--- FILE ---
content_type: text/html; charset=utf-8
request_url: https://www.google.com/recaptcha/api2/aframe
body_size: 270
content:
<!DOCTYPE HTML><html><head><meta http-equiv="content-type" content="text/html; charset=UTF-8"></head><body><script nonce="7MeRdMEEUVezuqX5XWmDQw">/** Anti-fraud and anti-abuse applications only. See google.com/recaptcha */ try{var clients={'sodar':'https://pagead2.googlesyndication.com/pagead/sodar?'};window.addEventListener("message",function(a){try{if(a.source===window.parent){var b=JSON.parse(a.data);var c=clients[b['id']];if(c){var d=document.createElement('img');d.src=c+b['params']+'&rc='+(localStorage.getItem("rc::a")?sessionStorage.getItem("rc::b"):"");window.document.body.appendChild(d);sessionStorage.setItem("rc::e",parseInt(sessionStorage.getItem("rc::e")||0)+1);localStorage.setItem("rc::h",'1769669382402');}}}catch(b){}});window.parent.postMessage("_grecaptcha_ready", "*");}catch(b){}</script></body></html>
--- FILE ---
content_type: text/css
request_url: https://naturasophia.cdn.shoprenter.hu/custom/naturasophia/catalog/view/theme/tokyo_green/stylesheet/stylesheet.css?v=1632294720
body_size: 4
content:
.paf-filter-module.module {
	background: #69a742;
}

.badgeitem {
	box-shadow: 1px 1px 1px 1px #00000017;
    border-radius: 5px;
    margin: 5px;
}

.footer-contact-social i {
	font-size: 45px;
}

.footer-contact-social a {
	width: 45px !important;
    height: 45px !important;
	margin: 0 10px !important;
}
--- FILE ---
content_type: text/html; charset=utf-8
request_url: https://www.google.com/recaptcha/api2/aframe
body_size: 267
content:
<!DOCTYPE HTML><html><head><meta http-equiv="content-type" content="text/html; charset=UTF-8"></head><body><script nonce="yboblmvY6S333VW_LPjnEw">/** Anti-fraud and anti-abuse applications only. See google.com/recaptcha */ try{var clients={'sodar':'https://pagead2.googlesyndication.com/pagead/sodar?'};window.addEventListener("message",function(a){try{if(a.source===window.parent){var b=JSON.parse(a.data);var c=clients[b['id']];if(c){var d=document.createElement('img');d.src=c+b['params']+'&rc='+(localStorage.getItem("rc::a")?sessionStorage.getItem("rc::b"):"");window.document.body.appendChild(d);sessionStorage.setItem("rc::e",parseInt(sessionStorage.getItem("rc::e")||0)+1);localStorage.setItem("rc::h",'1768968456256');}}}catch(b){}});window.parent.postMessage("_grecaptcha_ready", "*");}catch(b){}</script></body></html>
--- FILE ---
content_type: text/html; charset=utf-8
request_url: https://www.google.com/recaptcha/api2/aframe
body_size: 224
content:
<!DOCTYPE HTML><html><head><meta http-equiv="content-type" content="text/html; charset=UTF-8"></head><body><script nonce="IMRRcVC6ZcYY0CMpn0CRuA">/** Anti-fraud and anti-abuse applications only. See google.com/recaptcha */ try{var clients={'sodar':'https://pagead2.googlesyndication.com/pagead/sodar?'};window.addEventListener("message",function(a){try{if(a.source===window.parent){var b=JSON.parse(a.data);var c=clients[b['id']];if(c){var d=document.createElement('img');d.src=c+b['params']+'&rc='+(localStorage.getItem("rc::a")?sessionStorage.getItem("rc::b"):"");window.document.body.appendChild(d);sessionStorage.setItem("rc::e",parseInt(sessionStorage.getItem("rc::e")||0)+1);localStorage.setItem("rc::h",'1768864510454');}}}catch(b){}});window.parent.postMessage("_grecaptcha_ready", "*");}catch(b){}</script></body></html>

* * * * * * * * *

TASK ITEM: The whole listing is needed again, word for word.

YOUR SOLUTION:
--- FILE ---
content_type: text/html; charset=utf-8
request_url: https://www.google.com/recaptcha/api2/aframe
body_size: 270
content:
<!DOCTYPE HTML><html><head><meta http-equiv="content-type" content="text/html; charset=UTF-8"></head><body><script nonce="7MeRdMEEUVezuqX5XWmDQw">/** Anti-fraud and anti-abuse applications only. See google.com/recaptcha */ try{var clients={'sodar':'https://pagead2.googlesyndication.com/pagead/sodar?'};window.addEventListener("message",function(a){try{if(a.source===window.parent){var b=JSON.parse(a.data);var c=clients[b['id']];if(c){var d=document.createElement('img');d.src=c+b['params']+'&rc='+(localStorage.getItem("rc::a")?sessionStorage.getItem("rc::b"):"");window.document.body.appendChild(d);sessionStorage.setItem("rc::e",parseInt(sessionStorage.getItem("rc::e")||0)+1);localStorage.setItem("rc::h",'1769669382402');}}}catch(b){}});window.parent.postMessage("_grecaptcha_ready", "*");}catch(b){}</script></body></html>
--- FILE ---
content_type: text/css
request_url: https://naturasophia.cdn.shoprenter.hu/custom/naturasophia/catalog/view/theme/tokyo_green/stylesheet/stylesheet.css?v=1632294720
body_size: 4
content:
.paf-filter-module.module {
	background: #69a742;
}

.badgeitem {
	box-shadow: 1px 1px 1px 1px #00000017;
    border-radius: 5px;
    margin: 5px;
}

.footer-contact-social i {
	font-size: 45px;
}

.footer-contact-social a {
	width: 45px !important;
    height: 45px !important;
	margin: 0 10px !important;
}
--- FILE ---
content_type: text/html; charset=utf-8
request_url: https://www.google.com/recaptcha/api2/aframe
body_size: 267
content:
<!DOCTYPE HTML><html><head><meta http-equiv="content-type" content="text/html; charset=UTF-8"></head><body><script nonce="yboblmvY6S333VW_LPjnEw">/** Anti-fraud and anti-abuse applications only. See google.com/recaptcha */ try{var clients={'sodar':'https://pagead2.googlesyndication.com/pagead/sodar?'};window.addEventListener("message",function(a){try{if(a.source===window.parent){var b=JSON.parse(a.data);var c=clients[b['id']];if(c){var d=document.createElement('img');d.src=c+b['params']+'&rc='+(localStorage.getItem("rc::a")?sessionStorage.getItem("rc::b"):"");window.document.body.appendChild(d);sessionStorage.setItem("rc::e",parseInt(sessionStorage.getItem("rc::e")||0)+1);localStorage.setItem("rc::h",'1768968456256');}}}catch(b){}});window.parent.postMessage("_grecaptcha_ready", "*");}catch(b){}</script></body></html>
--- FILE ---
content_type: text/html; charset=utf-8
request_url: https://www.google.com/recaptcha/api2/aframe
body_size: 224
content:
<!DOCTYPE HTML><html><head><meta http-equiv="content-type" content="text/html; charset=UTF-8"></head><body><script nonce="IMRRcVC6ZcYY0CMpn0CRuA">/** Anti-fraud and anti-abuse applications only. See google.com/recaptcha */ try{var clients={'sodar':'https://pagead2.googlesyndication.com/pagead/sodar?'};window.addEventListener("message",function(a){try{if(a.source===window.parent){var b=JSON.parse(a.data);var c=clients[b['id']];if(c){var d=document.createElement('img');d.src=c+b['params']+'&rc='+(localStorage.getItem("rc::a")?sessionStorage.getItem("rc::b"):"");window.document.body.appendChild(d);sessionStorage.setItem("rc::e",parseInt(sessionStorage.getItem("rc::e")||0)+1);localStorage.setItem("rc::h",'1768864510454');}}}catch(b){}});window.parent.postMessage("_grecaptcha_ready", "*");}catch(b){}</script></body></html>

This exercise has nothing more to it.